**WHAT YOU HAVE TO DO**
Below is a set of records; reproduce them exactly without their pictures.

(Stored records)
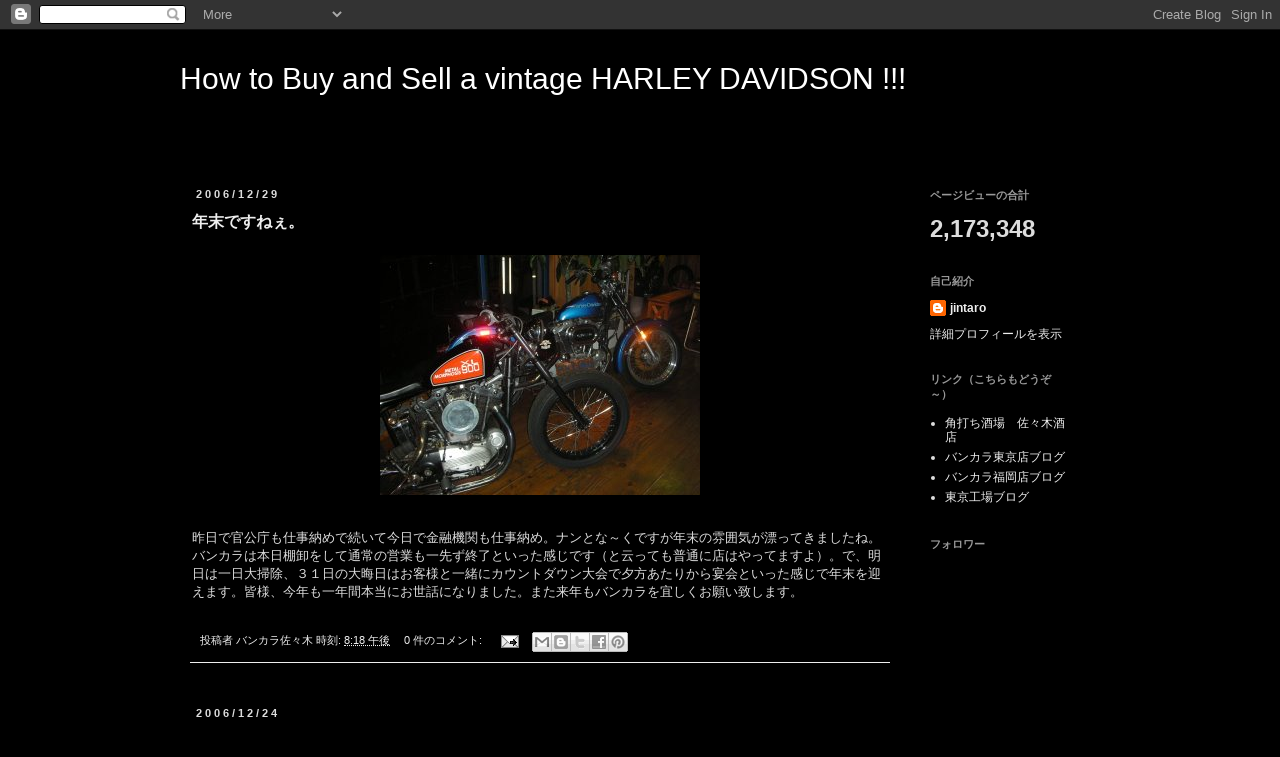

--- FILE ---
content_type: text/html; charset=UTF-8
request_url: https://bankara.blogspot.com/b/stats?style=WHITE_TRANSPARENT&timeRange=ALL_TIME&token=APq4FmCzAG9aBICf5xQPGgIA5nWnzSCHxgbDClWM20UPxGJ5PuQzhITH7zfOmsRzVY1BwW9gykYMFJyr3XESHj5512QeQHhJsw
body_size: -10
content:
{"total":2173348,"sparklineOptions":{"backgroundColor":{"fillOpacity":0.1,"fill":"#ffffff"},"series":[{"areaOpacity":0.3,"color":"#fff"}]},"sparklineData":[[0,76],[1,79],[2,66],[3,11],[4,29],[5,51],[6,58],[7,49],[8,47],[9,48],[10,47],[11,45],[12,49],[13,17],[14,37],[15,28],[16,49],[17,44],[18,79],[19,78],[20,39],[21,93],[22,100],[23,86],[24,35],[25,82],[26,88],[27,92],[28,69],[29,53]],"nextTickMs":1200000}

**SOLUTION**
--- FILE ---
content_type: text/html; charset=UTF-8
request_url: https://bankara.blogspot.com/b/stats?style=WHITE_TRANSPARENT&timeRange=ALL_TIME&token=APq4FmCzAG9aBICf5xQPGgIA5nWnzSCHxgbDClWM20UPxGJ5PuQzhITH7zfOmsRzVY1BwW9gykYMFJyr3XESHj5512QeQHhJsw
body_size: -10
content:
{"total":2173348,"sparklineOptions":{"backgroundColor":{"fillOpacity":0.1,"fill":"#ffffff"},"series":[{"areaOpacity":0.3,"color":"#fff"}]},"sparklineData":[[0,76],[1,79],[2,66],[3,11],[4,29],[5,51],[6,58],[7,49],[8,47],[9,48],[10,47],[11,45],[12,49],[13,17],[14,37],[15,28],[16,49],[17,44],[18,79],[19,78],[20,39],[21,93],[22,100],[23,86],[24,35],[25,82],[26,88],[27,92],[28,69],[29,53]],"nextTickMs":1200000}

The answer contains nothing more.